Since this grief will erupt out on its own, possibly in unexpected ways and at unexpected times, I/we can choose to be a “passive witness” to this grief or an “active participant.” I don’t know about you, but I like the word “active” better.

In other words: instead of trying to smother that sadness and get rid of it, a “healthy” way to deal with grief is to let it come out, maybe even in a controlled, intentional way.

One of the best sentences in our workbook this week (which I underlined) was:

“You will naturally grieve, but you will probably have to make a conscious effort to mourn.”

Yes! That’s a prescription I can follow. I can accept responsibility for letting my grief out. In fact, I can find ways to remember Brock that are happy and enjoyable, not just sad.

So here are some ideas I’ve come up with over the past few days, to help me mourn Brock (and therefore express this grief bottled up inside me):

  • Make a “Brock and Heather” photo album of actual, hard copy photos, like what I made for Isaac.
  • Encourage family and friends to celebrate Brock’s birthday on March 31 by sharing a list of potential ways to remember and honour him (e.g. watch his favourite movies, dance to specific songs, quit your day job to follow your dream, etc.).
  • Find a way to commemorate our 12 year anniversary on April 2.
  • Ensure there’s a place in our house plan for a “Brock Memory Corner” (in addition to having his photos around our home) where I can put special items to help us remember him daily.
  • Once our new house is somewhat landscaped, sprinkle some of Brock’s remains in a safe spot, maybe with a chair or bench that we can sit on.

I also gave myself some credit because I already do proactive mourning things, including:

  • writing on this website;
  • sharing memories and Brock-meaningful moments on our In Memory of Brock McLeod Facebook page;
  • write to Brock in a journal (especially when I need to make a decision and wish he were here to make it with me);
  • keep photos of Brock around so I can see his sexy smile and smile back at him; and
  • share memories with Isaac of his daddy, and tell him stories that include Brock.

A big thought to end on …

I’m glad you’re here with me, reading along, as I go through all this.
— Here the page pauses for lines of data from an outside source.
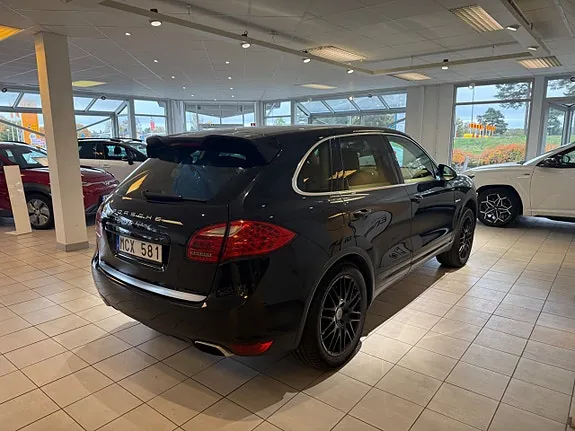 Porsche Cayenne S 2012 photo 3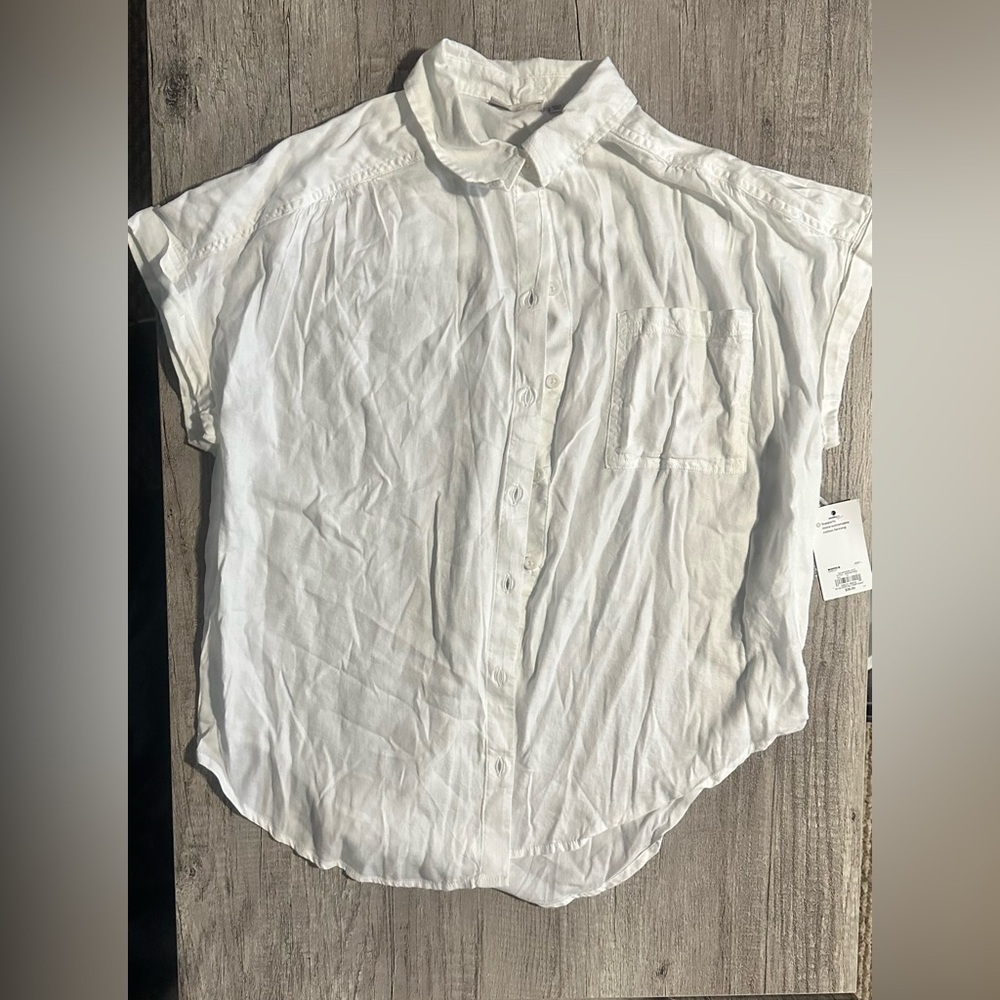 So White Collared Button Up Shirt Size Large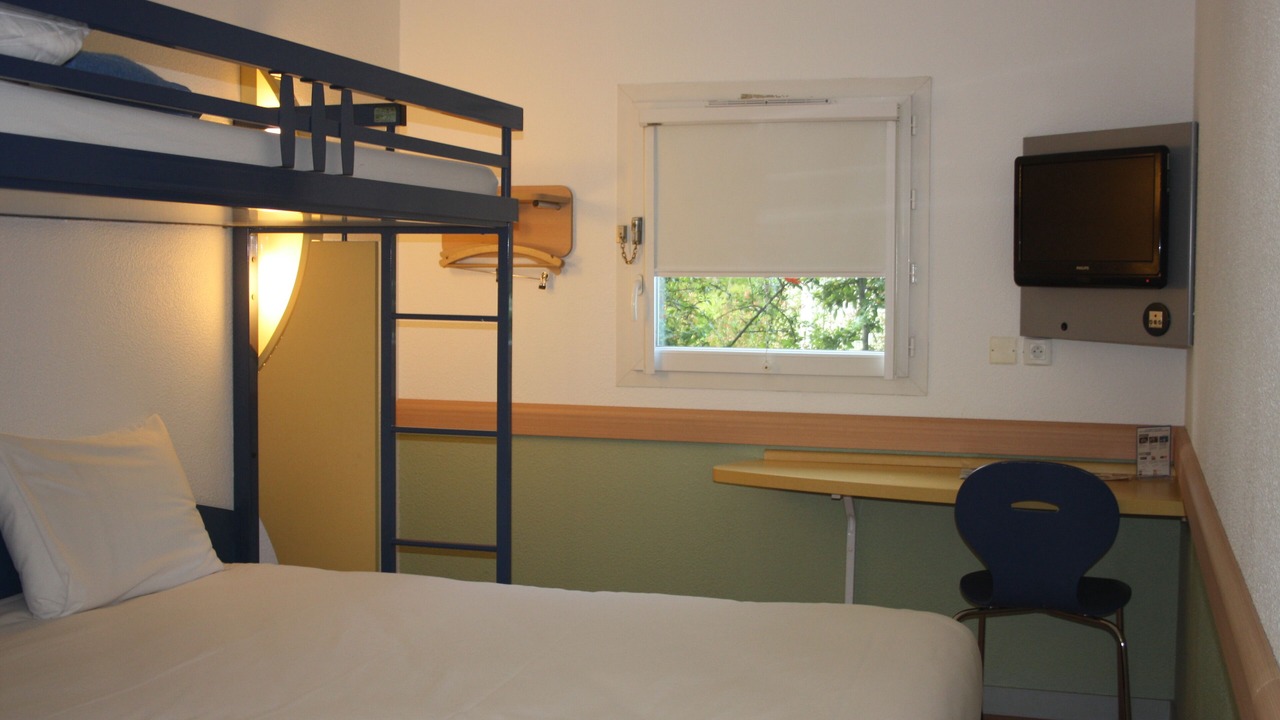 Photo of Bedroom in Issoire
I appreciate your support and love.

More importantly, I hope reading all this will help you in your own life, because death and loss will inevitably be part of your life if it isn’t already.

I started reading another book by Wolfelt yesterday, called Healing a Spouse’s Grieving Heart: 100 Practical Ideas After Your Husband or Wife Dies, and there’s this horrible, excellent quote from C.S. Lewis at the beginning:

“Bereavement is a universal and integral part of our experience of love. It follows marriage as normally as marriage follows courtship or as autumn follows summer. It is not a truncation of the process but one of the phases …”

-C.S. Lewis, A Grief Observed

I don’t want to scare you or make you sad, but it’s a true statement that every love partnership will include a stage of bereavement (unless you’re lucky enough to die at the same time).

We’re all in this together.

I saw this picture on my sister’s fridge today. We took it during our epic Canada road trip in June 2016, at the Athabasca Glacier on the Icefields Parkway in Alberta.